Asian Development Bank Special Report 2019
3 min read
Daniel Stanton, Steve Garton

The concept of a ‘Blue bond’ is catching on after the small island state of the Seychelles priced the first deal of its kind in October.

Aimed at protecting oceans, the US$15m bond, developed with the assistance of the World Bank, was placed to three investors: Calvert Impact Capital, TIAA’s Nuveen and Prudential Financial.

Though small, the deal points to growing awareness of ocean health – a key issue for island nations that rely heavily on fishing or tourism, such as Fiji, the host of the ADB’s 2019 annual meetings.

The Seychelles bond has a US$5m guarantee from the World Bank, and is also supported by a US$5m concessional loan from the Global Environment Facility which will partially cover interest payments.

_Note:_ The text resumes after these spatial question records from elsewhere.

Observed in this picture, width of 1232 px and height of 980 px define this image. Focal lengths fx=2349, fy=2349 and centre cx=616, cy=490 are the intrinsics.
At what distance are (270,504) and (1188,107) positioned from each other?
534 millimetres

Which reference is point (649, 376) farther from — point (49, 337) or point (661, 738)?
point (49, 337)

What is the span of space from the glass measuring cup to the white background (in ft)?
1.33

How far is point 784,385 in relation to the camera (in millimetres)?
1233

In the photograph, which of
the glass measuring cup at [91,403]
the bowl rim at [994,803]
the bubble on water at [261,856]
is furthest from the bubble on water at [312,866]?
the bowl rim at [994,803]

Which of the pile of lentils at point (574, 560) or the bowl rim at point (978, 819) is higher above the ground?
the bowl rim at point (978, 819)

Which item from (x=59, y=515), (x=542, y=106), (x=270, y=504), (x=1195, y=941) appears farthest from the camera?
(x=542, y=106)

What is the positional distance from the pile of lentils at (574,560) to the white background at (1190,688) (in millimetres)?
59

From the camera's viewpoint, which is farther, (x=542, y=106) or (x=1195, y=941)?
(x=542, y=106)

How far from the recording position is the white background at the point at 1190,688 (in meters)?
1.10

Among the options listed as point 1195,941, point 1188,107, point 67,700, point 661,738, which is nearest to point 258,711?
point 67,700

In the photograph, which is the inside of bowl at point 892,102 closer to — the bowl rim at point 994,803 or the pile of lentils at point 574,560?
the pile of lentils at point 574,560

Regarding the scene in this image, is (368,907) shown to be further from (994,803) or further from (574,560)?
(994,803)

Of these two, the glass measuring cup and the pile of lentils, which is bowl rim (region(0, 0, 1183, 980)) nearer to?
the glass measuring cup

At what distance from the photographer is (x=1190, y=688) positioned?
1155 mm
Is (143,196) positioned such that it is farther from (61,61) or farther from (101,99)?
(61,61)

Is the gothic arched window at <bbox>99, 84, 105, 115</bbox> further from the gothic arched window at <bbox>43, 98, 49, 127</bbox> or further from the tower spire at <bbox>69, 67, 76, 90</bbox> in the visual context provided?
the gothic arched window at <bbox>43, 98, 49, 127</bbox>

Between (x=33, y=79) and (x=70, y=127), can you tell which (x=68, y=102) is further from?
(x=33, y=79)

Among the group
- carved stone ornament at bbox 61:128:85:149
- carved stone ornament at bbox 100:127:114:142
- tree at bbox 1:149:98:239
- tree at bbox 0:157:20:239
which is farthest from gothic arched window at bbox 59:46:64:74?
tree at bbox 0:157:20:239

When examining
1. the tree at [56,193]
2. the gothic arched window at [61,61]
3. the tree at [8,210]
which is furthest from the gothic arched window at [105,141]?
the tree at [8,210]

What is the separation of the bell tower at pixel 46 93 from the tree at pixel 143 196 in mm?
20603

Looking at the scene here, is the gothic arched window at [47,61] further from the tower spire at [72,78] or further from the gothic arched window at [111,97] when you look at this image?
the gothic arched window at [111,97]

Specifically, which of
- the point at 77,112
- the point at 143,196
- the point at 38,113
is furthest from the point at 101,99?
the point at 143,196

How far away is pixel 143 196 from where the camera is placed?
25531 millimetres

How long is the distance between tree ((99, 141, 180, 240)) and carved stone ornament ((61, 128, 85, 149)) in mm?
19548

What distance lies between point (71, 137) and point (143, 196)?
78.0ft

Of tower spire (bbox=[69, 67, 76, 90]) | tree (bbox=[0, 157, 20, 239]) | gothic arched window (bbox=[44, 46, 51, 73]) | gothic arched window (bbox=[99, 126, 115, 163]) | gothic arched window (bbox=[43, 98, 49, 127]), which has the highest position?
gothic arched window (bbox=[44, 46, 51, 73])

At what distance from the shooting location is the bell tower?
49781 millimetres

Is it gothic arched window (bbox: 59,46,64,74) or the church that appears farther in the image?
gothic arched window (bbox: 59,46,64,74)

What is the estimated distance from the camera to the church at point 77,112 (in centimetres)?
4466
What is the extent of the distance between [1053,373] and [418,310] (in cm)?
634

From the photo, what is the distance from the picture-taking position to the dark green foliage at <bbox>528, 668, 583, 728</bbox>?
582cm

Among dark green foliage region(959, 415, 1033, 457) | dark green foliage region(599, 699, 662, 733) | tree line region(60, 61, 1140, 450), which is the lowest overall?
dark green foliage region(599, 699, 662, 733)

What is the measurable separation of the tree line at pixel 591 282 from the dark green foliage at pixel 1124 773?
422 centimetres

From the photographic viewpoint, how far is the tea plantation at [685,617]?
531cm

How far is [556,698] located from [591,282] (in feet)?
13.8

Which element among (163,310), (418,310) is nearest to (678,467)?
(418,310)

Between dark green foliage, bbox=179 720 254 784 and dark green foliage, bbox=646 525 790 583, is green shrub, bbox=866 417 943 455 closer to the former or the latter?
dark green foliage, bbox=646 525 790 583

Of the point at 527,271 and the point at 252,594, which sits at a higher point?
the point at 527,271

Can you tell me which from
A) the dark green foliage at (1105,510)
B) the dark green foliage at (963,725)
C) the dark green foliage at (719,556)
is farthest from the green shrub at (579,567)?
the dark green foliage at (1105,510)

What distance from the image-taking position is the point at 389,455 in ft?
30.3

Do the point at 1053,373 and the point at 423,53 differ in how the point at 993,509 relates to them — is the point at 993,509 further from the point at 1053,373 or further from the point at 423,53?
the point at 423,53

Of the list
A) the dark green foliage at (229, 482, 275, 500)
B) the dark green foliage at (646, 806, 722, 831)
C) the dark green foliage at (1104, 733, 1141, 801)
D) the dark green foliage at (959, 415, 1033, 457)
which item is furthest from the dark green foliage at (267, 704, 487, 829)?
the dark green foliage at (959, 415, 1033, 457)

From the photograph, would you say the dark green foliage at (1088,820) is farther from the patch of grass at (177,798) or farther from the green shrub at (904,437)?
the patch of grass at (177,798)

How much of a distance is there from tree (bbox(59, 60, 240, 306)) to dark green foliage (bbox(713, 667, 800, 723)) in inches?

The bond has a 10-year maturity and coupon of 6.5%, which the World Bank said was effectively reduced to 2.8% with the GEF support.

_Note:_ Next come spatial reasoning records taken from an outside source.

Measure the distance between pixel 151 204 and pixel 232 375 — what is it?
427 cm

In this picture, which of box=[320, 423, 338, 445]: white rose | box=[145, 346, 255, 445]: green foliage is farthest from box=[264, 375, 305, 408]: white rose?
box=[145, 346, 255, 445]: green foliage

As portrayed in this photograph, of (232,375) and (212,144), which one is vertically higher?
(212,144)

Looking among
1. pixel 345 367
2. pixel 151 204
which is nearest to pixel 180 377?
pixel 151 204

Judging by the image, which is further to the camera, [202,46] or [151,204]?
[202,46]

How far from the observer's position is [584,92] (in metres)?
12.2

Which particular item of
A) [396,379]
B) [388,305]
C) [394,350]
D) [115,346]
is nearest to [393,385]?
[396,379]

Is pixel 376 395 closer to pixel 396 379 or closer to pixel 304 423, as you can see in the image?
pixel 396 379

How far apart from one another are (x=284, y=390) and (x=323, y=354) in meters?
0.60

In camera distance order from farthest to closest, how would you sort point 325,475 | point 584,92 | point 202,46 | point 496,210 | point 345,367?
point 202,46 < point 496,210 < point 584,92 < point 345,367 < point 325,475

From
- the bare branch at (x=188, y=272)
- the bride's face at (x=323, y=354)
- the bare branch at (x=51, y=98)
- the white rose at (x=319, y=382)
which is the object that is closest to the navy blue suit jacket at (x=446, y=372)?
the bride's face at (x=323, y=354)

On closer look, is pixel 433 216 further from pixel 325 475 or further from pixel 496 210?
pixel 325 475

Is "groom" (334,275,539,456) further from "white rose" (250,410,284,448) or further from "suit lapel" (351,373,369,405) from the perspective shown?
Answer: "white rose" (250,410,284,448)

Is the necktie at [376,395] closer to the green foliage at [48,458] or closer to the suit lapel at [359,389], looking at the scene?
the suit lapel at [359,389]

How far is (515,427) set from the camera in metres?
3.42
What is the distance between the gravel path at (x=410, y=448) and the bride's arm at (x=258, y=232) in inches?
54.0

Proceeds will contribute to the World Bank’s South West Indian Ocean Fisheries Governance and Shared Growth programme, which helps countries in the region to manage their marine resources sustainably.

“Despite the relatively small issue size it was very heartening to see the strong market reception to the deal, which bodes well for further issuances in this space,” said Hussain Zaidi, head of bond syndicate for Europe, the Middle East and Africa at Standard Chartered, the placement agent.

The Seychelles’ debut has already spawned one copy: in January the Nordic Investment Bank priced a SKr2bn (US$216m) Blue bond to fund water projects around the Baltic Sea, described by the World Wildlife Fund as one of the most threatened marine ecosystems on the planet.

Because of industrial wastewater and agricultural run-off, the Baltic Sea contains five times more nitrogen and eight times more phosphorus than it did 100 years ago, according to the WWF, leading to serious eutrophication – an excess of minerals and nutrients that encourages algae and plant growth, choking marine life.

Christopher Flensborg, a sustainable finance specialist at bookrunner SEB, said the deal allowed investors “to get a better understanding of the challenges of the Baltic Seas ecosystems and the solutions to address these challenges”.

The 0.375% five-year bond was twice oversubscribed and priced at mid-swaps minus 2bp. Triple A rated NIB, which already has an active Green bond programme, said the investments would focus on water treatment, pollution prevention and climate change adaptation.

The Seychelles will use the proceeds to expand marine protected areas and improve governance as it promotes sustainability in its dominant industry. Fish products make up 95% of the country’s exports by value, and the fisheries sector employs 17% of the population, according to the World Bank.

The government of the Seychelles will place US$12m in an investment fund managed by Development Bank of the Seychelles and US$3m in a grants fund managed by the Seychelles Conservation and Climate Adaptation Trust.

Arunma Oteh, World Bank treasurer, said the deal illustrated the growing demand for sustainable products in the world’s capital markets.

“The blue bond is yet another example of the powerful role of capital markets in connecting investors to projects that support better stewardship of the planet,” she said.